De Tate Taylor (ÉU, 2h26) avec Emma Stone, Jessica Chastain...
Pour ceux qui l'ignoraient, dans le Mississipi des années 60, la ségrégation entre les noirs et les blancs était encore monnaie courante. Il fallait donc au moins 2h25 de mélodrame pâteux pour nous rappeler ce fait oublié. Le film n'existe d'ailleurs que par son sujet, le reste n'étant qu'habillage décoratif et grimaces larmoyantes. Si Tate Taylor prend clairement partie pour ses aides noires, il le fait avec un procédé pour le moins discutable : il ridiculise à outrance les bourgeoises blanches qui les exploitent. Ridicule est le mot : que de grandes actrices comme Jessica Chastain ou Bryce Dallas Howard cabotinent dans des décors ripolinés avec des costumes et des coiffures qui lorgnent vers Mad Men mais ressemblent surtout à de vieux chromos publicitaires, fait franchement peine à voir. Seule la géniale Emma Stone échappe à ce festival de minauderies et impose, non sans mal, une pointe de naturel. Tout cela provoque donc un certain embarras, lié aussi à la mollesse d'une mise en scène à la traîne des séries télés contemporaines (le film aurait sans doute été plus à sa place en feuilleton de prestige sur HBO).

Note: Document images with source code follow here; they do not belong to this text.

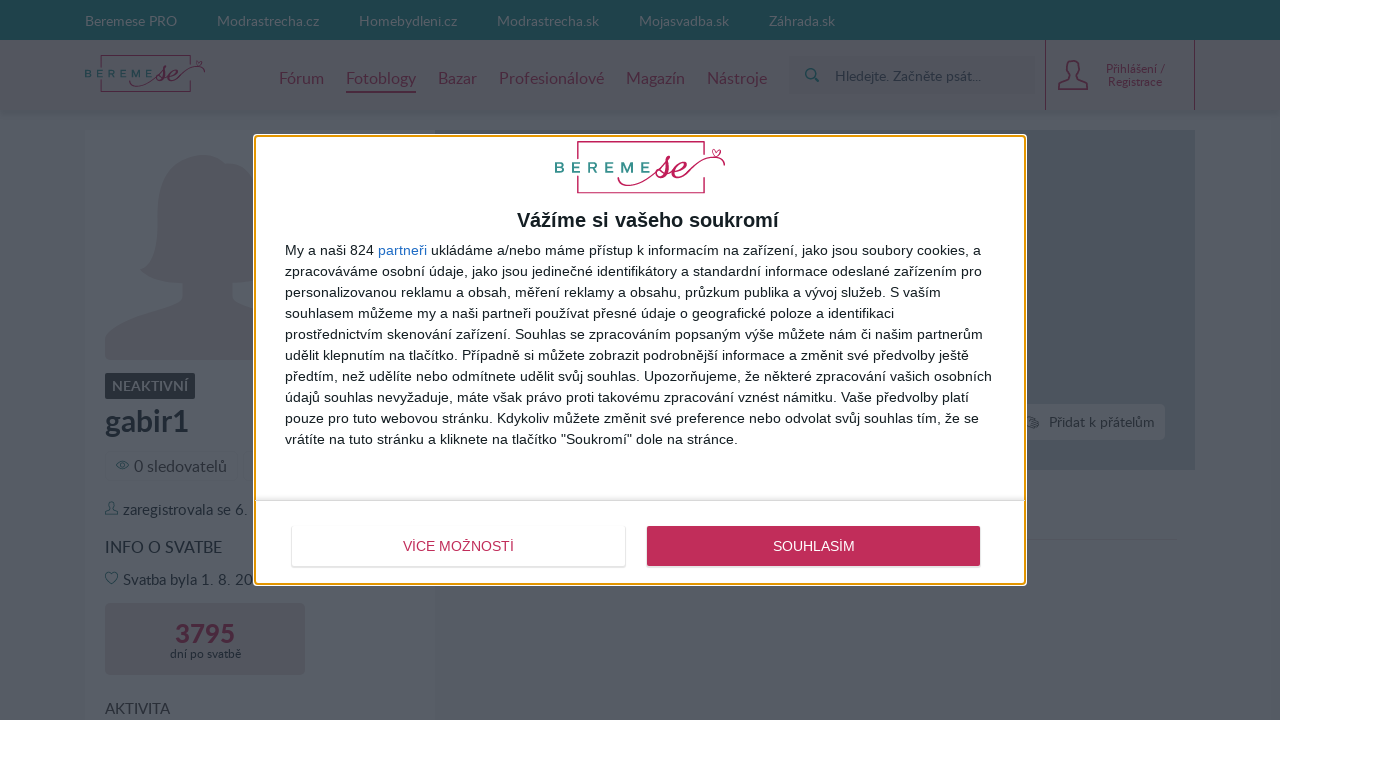

--- FILE ---
content_type: image/svg+xml
request_url: https://www.beremese.cz/static/media/icon_user-female.56c3c59b.svg
body_size: 460
content:
<?xml version="1.0" encoding="utf-8"?>
<!-- Generator: Adobe Illustrator 21.1.0, SVG Export Plug-In . SVG Version: 6.00 Build 0)  -->
<svg version="1.1" id="Layer_1" xmlns="http://www.w3.org/2000/svg" xmlns:xlink="http://www.w3.org/1999/xlink" x="0px" y="0px"
	 viewBox="0 0 256 256" style="enable-background:new 0 0 256 256;" xml:space="preserve">
<path d="M227.4,206.5L227.4,206.5c-7.8-3.8-15.9-6.9-24.4-9.2c-0.5-0.2-26.4-7.1-38.7-13.6l-1-0.7c-2.6-1.7-4.2-4.7-4.1-7.8v-6.3
	v-9.4c0,0,35.7,1.1,52.5-16.2c0,0-20.5-5.8-20.7-41c0.5-2.3,0.8-4.6,0.8-6.7c0-1.9-0.1-3.2-0.3-4.3c4.4-44.8-5.7-84-41.7-80.5
	c0,0-15.6-18.8-46.7-7C93.5,7.6,69,16.5,65.8,65.1c-0.3,4.7-0.4,9.8-0.3,15.3c0.2,10.5-0.2,19.2-1.2,26.5
	c-4.7,35.7-20.8,35.9-20.8,35.9s12.1,17.6,53.3,17.2V170v5.5c0.1,3.2-1.5,6.1-4.1,7.8l-0.9,0.6c-12.3,6.6-38.2,13.3-38.7,13.6
	c-8.4,2.2-16.6,5.2-24.5,8.9c-9.3,4.4-27.5,13.3-28.6,23.5V256h256v-25.9C255,219.9,236.8,211,227.4,206.5z"/>
</svg>


--- FILE ---
content_type: image/svg+xml
request_url: https://www.beremese.cz/static/media/icon_heart.6f61aa31.svg
body_size: 503
content:
<?xml version="1.0" encoding="utf-8"?>
<!-- Generator: Adobe Illustrator 20.0.0, SVG Export Plug-In . SVG Version: 6.00 Build 0)  -->
<svg version="1.1"  xmlns="http://www.w3.org/2000/svg" xmlns:xlink="http://www.w3.org/1999/xlink" x="0px" y="0px"
	 viewBox="0 0 256 256" style="enable-background:new 0 0 256 256;" xml:space="preserve">
<path d="M124.3,248.9c-2.7-1.6-67.2-40.2-103.6-97.7C1.4,120.7-4.7,88.5,3.7,60.6c6.9-22.8,22.8-40.8,44.7-50.7
	c7.5-3.4,15.4-5.1,23.4-5.1c25.6,0,45.5,18.2,55.1,29L128,35l1.1-1.2c21.5-24,41.8-29,55.2-29c7.8,0,15.7,1.7,23.4,5.1
	c22,9.9,37.9,27.9,44.7,50.7c8.4,27.9,2.4,60.1-16.9,90.7C199,208.8,134.5,247.4,131.8,249l-3.8,2.1L124.3,248.9z M71.8,19.4
	c-5.9,0-11.7,1.3-17.4,3.9c-18.1,8.2-31.1,22.9-36.7,41.4c-7.1,23.8-1.7,51.7,15.3,78.5c29.8,46.9,79.6,80.8,94.2,90.1l0.8,0.5
	l0.8-0.5c14.6-9.3,64.5-43.3,94.1-90.1c17-26.8,22.4-54.7,15.3-78.5c-5.6-18.7-18.6-33.4-36.7-41.4c-5.7-2.6-11.4-3.9-17.4-3.9
	c-28.6,0-49.8,31.3-50,31.6l-6.1,9.2l-6.1-9.2C121.7,50.6,100.6,19.4,71.8,19.4z"/>
</svg>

Il y a toutefois une maladresse significative dans La Couleur des sentiments : le scénario insiste tout du long sur ce qui paraît être la plus grande offense faite aux noirs à l'époque, à savoir l'interdiction de partager les toilettes avec les blancs. Ce qui conduit à des variations scatologiques sur la question, dont le point d'orgue consiste à faire manger à une des bourgeoises une tarte à la merde. Qu'on nous excuse le bon mot, mais La Couleur des sentiments, en effet, à tout d'une purge.